Some factories may claim to be “compliant” which is different than being certified. The FDA, for instance, doesn’t certify Chinese factories, but some may demonstrate compliance by practices such as clean room manufacturing or cradle to grave lot tracking of materials.
How is it possible to determine whether a Chinese supplier is compliant with standards such as UL and FCC?
Most will have updated, current copies of their certificates framed and displayed. Take a photo or notes and jot down the dates and numbers which can also be verified by the entities issuing certification. Inquire which clients required the certifications (the factories would not spend the money to get certified on their own) If the certificates are not current, a deeper dive into the factory’s Quality department will reveal a lot about their philosophy regarding Quality Assurance and Quality Control.
All right, thanks for the advice! Let’s talk about something else. Scams. Are you seeing more China related frauds today than ten years ago?
Scams can occur in Chicago, London, Amsterdam or Shanghai. Anywhere you have over a billion people there is a chance for a scam. Manage-Manage-Manage should be the theme of this interview. Manage the details, manage the expectation, monitor the progress, and when it’s looking good, manage some more.
A common challenge when working with an offshore factory is quality fade, a term used to describe a diminished level of quality over time. While it may not seem like an egregious attempt to scam the customer, factories will save every penny in cost of goods possible. Managing the details proactively will help. Don’t ask yes or no questions. So for instance, ask the factory what their inbound material qualification process is.
What you are looking for is a consistent set of standards and practices which indicate that down to the raw materials level of the supply chain, the factory holds their vendors accountable or at least has a system in place to avoid poorer quality substitutions. This is a very Western type of stopgap practice, but one that cuts out another opportunity for poor quality.
Let’s assume I’ve found a Chinese supplier and is about to place my first order. How do I minimize the risk of being scammed?
1. Check their references well ahead of time and even before you have given them drawings or designs. Get a feel for the types and quality of customers whom they’ve served.

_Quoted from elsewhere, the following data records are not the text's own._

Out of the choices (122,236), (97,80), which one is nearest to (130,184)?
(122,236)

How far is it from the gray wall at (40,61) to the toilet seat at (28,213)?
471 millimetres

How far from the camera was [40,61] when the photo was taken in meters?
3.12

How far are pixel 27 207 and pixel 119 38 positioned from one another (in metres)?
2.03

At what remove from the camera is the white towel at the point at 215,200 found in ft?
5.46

This will be a good barometer for you to understand who else has placed their trust with this factory.
2. Ask to see their Factory Registration, the very basic requirement for doing business.
3. Have clear, written details of deliverables, timing and quality standards that you both agree upon.
4. Negotiate terms that are good for both sides.
NOTE: rarely will you get terms similar to Western companies such as Net 30 unless you are pumping tens of millions through their system. Most commonly you will have paid the factory in full before they will even release the shipment Ex-Works. Ask to pay a certain amount upon first article of inspection, an additional amount upon successful production run of a few hundred units and inspect a lot sample of these.
NOTE: at this point develop and sign off on a “Golden Standard” which identifies all details of an acceptable product by color, weight, size, tolerances, fit & function—all requirements. If possible actually have both parties sign two units in permanent marker and maintain an inventory of each lot.
5. Unless you have the resources, time, expertise and manpower, hire a China agent who can manage and mitigate these inherent risks on your behalf.